*Text excerpt:*

-- begin --

Short-term model comparison
With agglomerative-hierarchical clustering42, blind model predictions for the short-term period (2019–2023) can be grouped into six distinct clusters based on the dissimilarity of temporal patterns (Fig. 2a). Details of the clustering process are described in the Model Clustering section. Cluster 1 & 2 (Fig. 2b–d) consist of HMs, most of which rely on the MD0443 or Y099 empirical shoreline models to quantify cross-shore sediment transport. These two clusters are characterized by sharp shoreline retreat in response to storms, followed by gentle recovery, which is evident in the ensemble of Cluster 1 & 2. The main distinction between Cluster 1 and 2 is their approach to incorporating longshore sediment transport. Most models in Cluster 1 either do not explicitly model longshore sediment transport (e.g., Y09_LFP, SLRM_LIM, and EqShoreB_MB) or incorporate it using beach rotation models (e.g., IH_MOOSE_LFP14), while models in Cluster 2 adopt CERC-like equations44 to quantify shoreline change related to gradients in longshore sediment transport.
a Dendrogram resulting from Euclidean distance-based Ward’s minimum variance clustering91. Blue and brown colors of tick labels represent DDM and HM, respectively. b–j Short-term prediction of shoreline positions from different clusters of models for different transects. The deep red line is the ensemble mean (interval mean between 5th and 95th percentiles) of models within each cluster. Black scatters with error bars are SDS shoreline positions with 8.9 m RMSE. The predictions by each individual model can be visualized using the online, interactive version of this plot (https://shoreshop.github.io/ShoreModel_Benchmark/plots.html).
Cluster 3 & 4 (Fig. 2e–g) consist of a mixture of HMs and DDMs. Models in these clusters have relatively low-frequency variation and smooth trends. Cluster 3 includes the three best-performing models for the short-term period (i.e., GAT-LSTM_YM, iTransformer and CoSMoS-COAST-CONV_SV, ranked in Supplementary Fig. S1) with coherent variability independent of model type. All the HMs in Cluster 4 incorporate longshore sediment transport with CERC-like equations. Although some of them (e.g., CoSMoS-COAST models) use MD0443 or Y099 model for cross-shore sediment transport, the models in Cluster 4 are less responsive to storms compared to the models in Cluster 1 & 2.

-- end --

*Exercise directions:* Continue the passage on short-term shoreline model comparison with the paragraph that comes after its final sentence. The lines after this sentence come from an unrelated source.

*Material supplied:*
-- begin --

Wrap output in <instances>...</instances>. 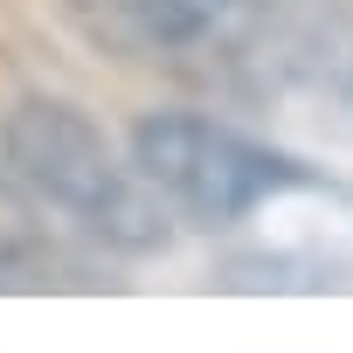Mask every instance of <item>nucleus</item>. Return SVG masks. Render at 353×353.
<instances>
[{"instance_id": "obj_4", "label": "nucleus", "mask_w": 353, "mask_h": 353, "mask_svg": "<svg viewBox=\"0 0 353 353\" xmlns=\"http://www.w3.org/2000/svg\"><path fill=\"white\" fill-rule=\"evenodd\" d=\"M277 63L291 77H305L319 97L353 104V21H305V28H291Z\"/></svg>"}, {"instance_id": "obj_2", "label": "nucleus", "mask_w": 353, "mask_h": 353, "mask_svg": "<svg viewBox=\"0 0 353 353\" xmlns=\"http://www.w3.org/2000/svg\"><path fill=\"white\" fill-rule=\"evenodd\" d=\"M132 159L152 181V194L194 229H236L256 208L319 188V173H305L291 152H277V145H263V139H250L222 118H201V111L139 118Z\"/></svg>"}, {"instance_id": "obj_3", "label": "nucleus", "mask_w": 353, "mask_h": 353, "mask_svg": "<svg viewBox=\"0 0 353 353\" xmlns=\"http://www.w3.org/2000/svg\"><path fill=\"white\" fill-rule=\"evenodd\" d=\"M104 28L139 63L181 77H229L250 63H277L284 35L277 0H104Z\"/></svg>"}, {"instance_id": "obj_1", "label": "nucleus", "mask_w": 353, "mask_h": 353, "mask_svg": "<svg viewBox=\"0 0 353 353\" xmlns=\"http://www.w3.org/2000/svg\"><path fill=\"white\" fill-rule=\"evenodd\" d=\"M8 173L28 188V201L42 215H56L63 229L90 236L97 250L145 256V250L166 243L173 208L152 194L139 159H118V145L77 104L28 97L8 118Z\"/></svg>"}]
</instances>
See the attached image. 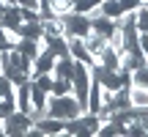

-- end --

*Reply:*
Cluster 5 & 6 (Fig. 2h–j) consist of DDMs that struggle to predict shoreline positions (based on the results in Supplementary Fig. S1). Among these models, SARIMAX_AG, XGBoost_AG, and Catboost_MI in Cluster 5 are characterized by high-frequency fluctuations that correspond closely to daily wave characteristics. In contrast, models like SPADS_AG, ConvLSTM2D_LFP and wNOISE_JAAA in Cluster 6 exhibit less noise but struggle to accurately capture shoreline variability. As a result, the ensemble of models in Clusters 5 and 6 exhibits the highest noise and the lowest accuracy. Across all clusters, transects 2 and 8, which represent the ends of the beach and experience larger shoreline variations, are predicted more accurately, whereas transect 5, with its smaller and more irregular variations, presents a greater prediction challenge.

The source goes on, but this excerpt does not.